■ What you need to do ■
Write out these lines again, switching each "damaged or defective" to "broken or faulty" and leaving everything else unchanged.

[Stored dataset items]

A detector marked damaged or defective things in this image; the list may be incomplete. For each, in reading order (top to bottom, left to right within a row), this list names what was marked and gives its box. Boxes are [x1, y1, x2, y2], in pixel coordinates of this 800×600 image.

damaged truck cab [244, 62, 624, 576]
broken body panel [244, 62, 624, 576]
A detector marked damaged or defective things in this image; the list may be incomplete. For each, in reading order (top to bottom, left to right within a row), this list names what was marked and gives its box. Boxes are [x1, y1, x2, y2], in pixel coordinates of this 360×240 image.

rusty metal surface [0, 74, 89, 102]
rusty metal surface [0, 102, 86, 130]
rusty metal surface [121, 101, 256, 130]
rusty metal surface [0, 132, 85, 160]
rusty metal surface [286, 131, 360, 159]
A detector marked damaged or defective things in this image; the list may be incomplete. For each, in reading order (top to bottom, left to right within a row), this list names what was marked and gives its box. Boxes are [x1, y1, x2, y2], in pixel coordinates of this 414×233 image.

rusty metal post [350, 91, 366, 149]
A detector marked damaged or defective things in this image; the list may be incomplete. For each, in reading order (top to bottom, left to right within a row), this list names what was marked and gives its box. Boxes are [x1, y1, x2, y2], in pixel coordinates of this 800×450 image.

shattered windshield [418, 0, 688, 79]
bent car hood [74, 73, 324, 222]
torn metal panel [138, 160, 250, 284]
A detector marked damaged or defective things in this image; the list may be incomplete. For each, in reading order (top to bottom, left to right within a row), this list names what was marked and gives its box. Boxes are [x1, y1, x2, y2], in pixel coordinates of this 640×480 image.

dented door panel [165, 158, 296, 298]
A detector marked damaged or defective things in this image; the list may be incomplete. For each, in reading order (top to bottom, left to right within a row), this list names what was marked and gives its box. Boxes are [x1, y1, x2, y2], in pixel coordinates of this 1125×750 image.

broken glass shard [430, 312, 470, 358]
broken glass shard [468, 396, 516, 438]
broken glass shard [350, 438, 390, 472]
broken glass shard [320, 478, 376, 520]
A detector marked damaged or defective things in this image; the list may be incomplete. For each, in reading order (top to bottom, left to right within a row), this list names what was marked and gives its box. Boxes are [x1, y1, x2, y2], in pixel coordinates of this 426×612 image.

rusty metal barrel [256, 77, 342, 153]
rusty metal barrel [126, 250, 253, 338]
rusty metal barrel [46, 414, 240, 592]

■ Exercise answer ■
A detector marked broken or faulty things in this image; the list may be incomplete. For each, in reading order (top to bottom, left to right within a row), this list names what was marked and gives its box. Boxes are [x1, y1, x2, y2], in pixel coordinates of this 800×600 image.

damaged truck cab [244, 62, 624, 576]
broken body panel [244, 62, 624, 576]
A detector marked broken or faulty things in this image; the list may be incomplete. For each, in reading order (top to bottom, left to right within a row), this list names what was marked and gives its box. Boxes are [x1, y1, x2, y2], in pixel coordinates of this 360×240 image.

rusty metal surface [0, 74, 89, 102]
rusty metal surface [0, 102, 86, 130]
rusty metal surface [121, 101, 256, 130]
rusty metal surface [0, 132, 85, 160]
rusty metal surface [286, 131, 360, 159]
A detector marked broken or faulty things in this image; the list may be incomplete. For each, in reading order (top to bottom, left to right within a row), this list names what was marked and gives its box. Boxes are [x1, y1, x2, y2], in pixel coordinates of this 414×233 image.

rusty metal post [350, 91, 366, 149]
A detector marked broken or faulty things in this image; the list may be incomplete. For each, in reading order (top to bottom, left to right within a row), this list names what was marked and gives its box. Boxes are [x1, y1, x2, y2], in pixel coordinates of this 800×450 image.

shattered windshield [418, 0, 688, 79]
bent car hood [74, 73, 324, 222]
torn metal panel [138, 160, 250, 284]
A detector marked broken or faulty things in this image; the list may be incomplete. For each, in reading order (top to bottom, left to right within a row), this list names what was marked and gives its box. Boxes are [x1, y1, x2, y2], in pixel coordinates of this 640×480 image.

dented door panel [165, 158, 296, 298]
A detector marked broken or faulty things in this image; the list may be incomplete. For each, in reading order (top to bottom, left to right within a row), this list names what was marked and gives its box. Boxes are [x1, y1, x2, y2], in pixel coordinates of this 1125×750 image.

broken glass shard [430, 312, 470, 358]
broken glass shard [468, 396, 516, 438]
broken glass shard [350, 438, 390, 472]
broken glass shard [320, 478, 376, 520]
A detector marked broken or faulty things in this image; the list may be incomplete. For each, in reading order (top to bottom, left to right within a row), this list names what was marked and gives its box. Boxes are [x1, y1, x2, y2], in pixel coordinates of this 426×612 image.

rusty metal barrel [256, 77, 342, 153]
rusty metal barrel [126, 250, 253, 338]
rusty metal barrel [46, 414, 240, 592]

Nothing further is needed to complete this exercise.